Botswana has lifted its ban on elephant hunting in a country with the world’s highest number of the animals, a decision that has brought anger from some wildlife protection groups.
The southern African nation is home to an estimated 130,000 elephants. The lifting of the ban raised concerns about a possible increase in illegal poaching of elephants for their tusks to supply the ivory trade.
“Expect mass culling next,” the chief executive of WildlifeDirect, Paula Kahumbu, said in a post on Twitter, adding that the impact of Botswana’s decision will be felt across Africa.
MEDIA INVITATION |The Ministry of Environment, Natural Resources Conservation and Tourism wishes to inform the public that following extensive consultations with all stakeholders, the Government of Botswana has taken a decision to lift the hunting suspension. pic.twitter.com/u3ODVtcOdQ— Botswana Government (@BWGovernment) May 23, 2019
Botswana has long been a refuge for elephants on a continent where tens of thousands have been killed over the years for their ivory.
The decision to lift the hunting ban comes amid growing conflicts between humans, particularly farmers, and elephants, the Botswana government’s statement said.
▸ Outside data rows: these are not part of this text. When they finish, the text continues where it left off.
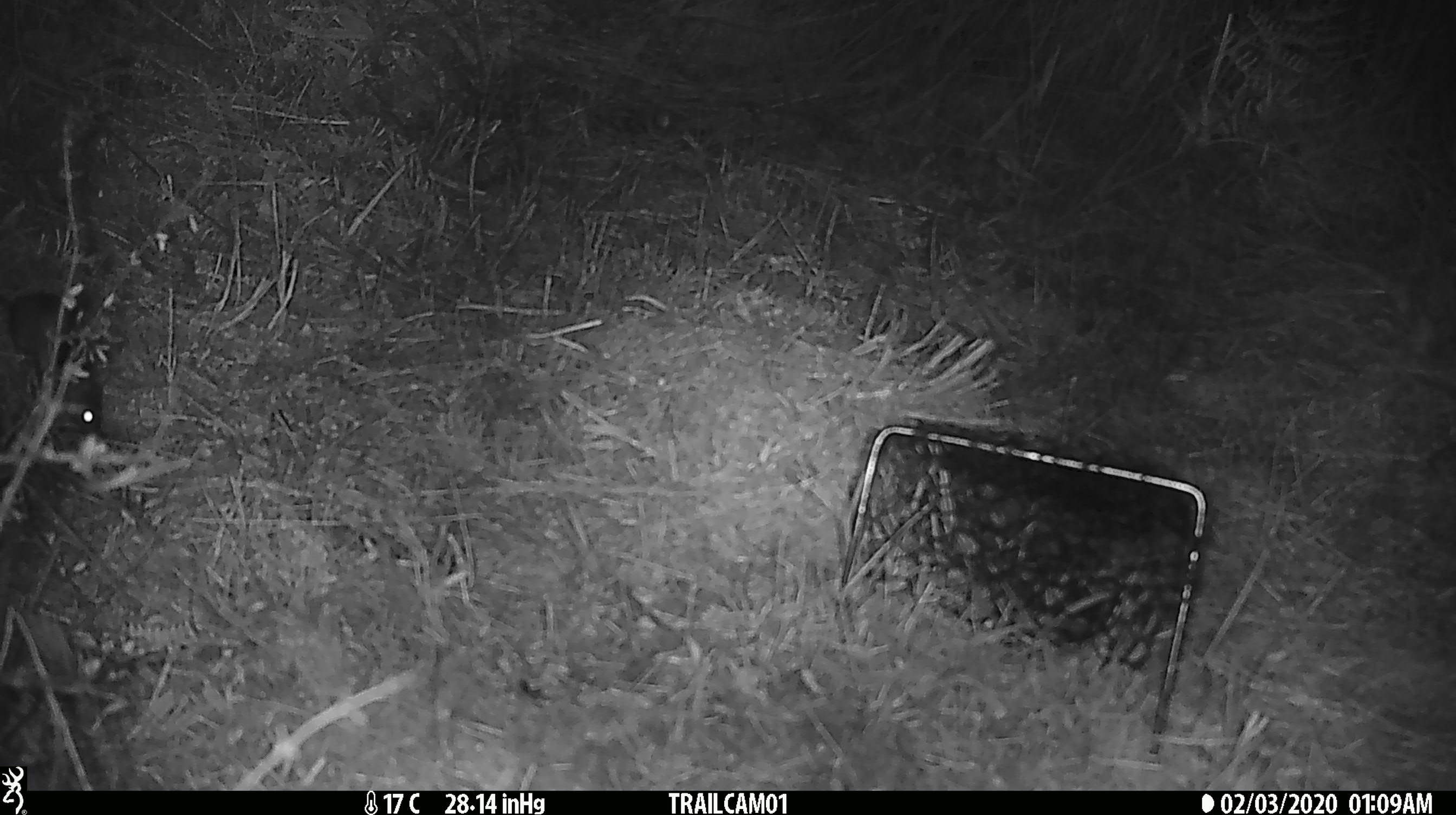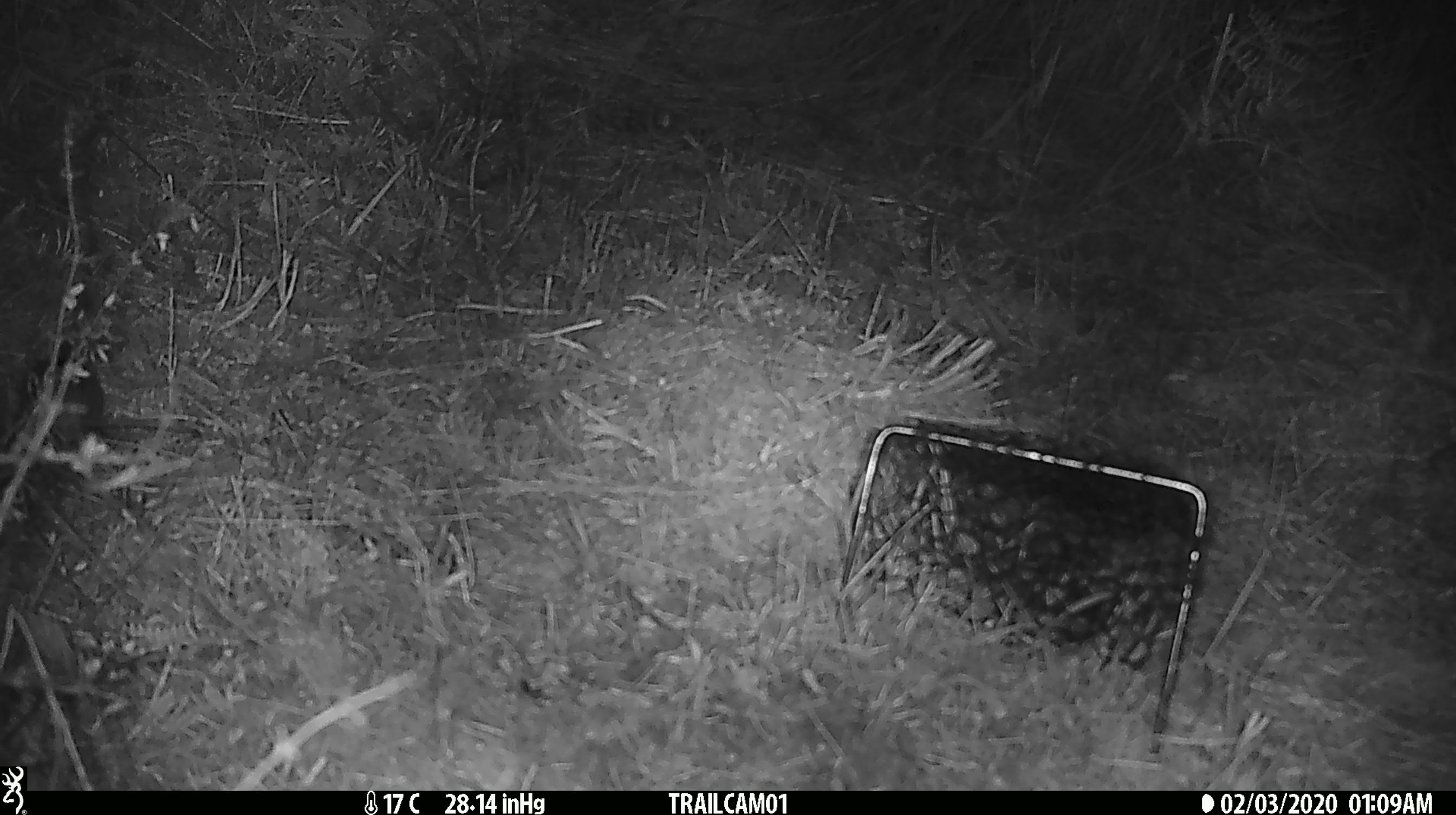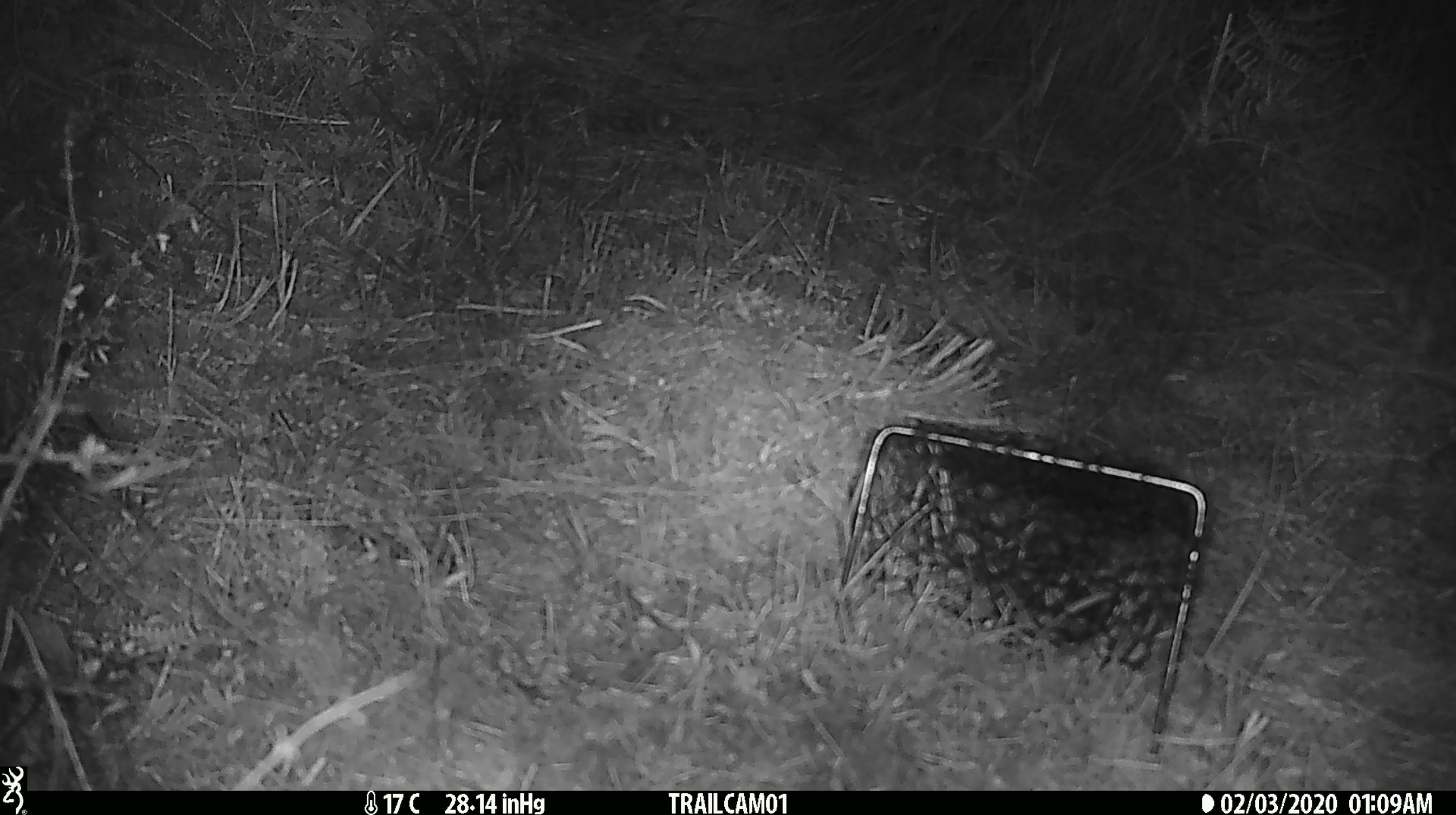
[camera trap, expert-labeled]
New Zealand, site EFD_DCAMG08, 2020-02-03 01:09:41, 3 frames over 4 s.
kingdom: Animalia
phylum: Chordata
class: Mammalia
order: Rodentia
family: Muridae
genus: Mus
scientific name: Mus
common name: mouse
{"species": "mouse (Mus)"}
It said hunting will resume “in an orderly and ethical manner” but does not say how it will be regulated.
The country, with a population of just over two million people, suffers some human-wildlife conflict but has more space than many other countries for animals to roam.
The elephant hunting ban was put in place under previous president Ian Khama but current President Mokgweeti Masisi began to look into it not long after taking office last year.
The decision to lift the ban comes months ahead of general elections in October.
“This is a political move and not in the best interests of conservation in Botswana,” Jason Bell, vice president for conservation with the International Fund for Animal Welfare, said in a statement.
Botswana is among several African countries with some of the world’s largest elephant populations that have pushed for looser controls on legal ivory trade.
They assert that commerce will help them pay to conserve elephants, while critics assert that even limited trade fuels demand and drives up illegal killing.
Botswana and neighbouring Namibia, Zimbabwe and South Africa are estimated to have about 256,000 elephants, or more than half of the total estimate for Africa.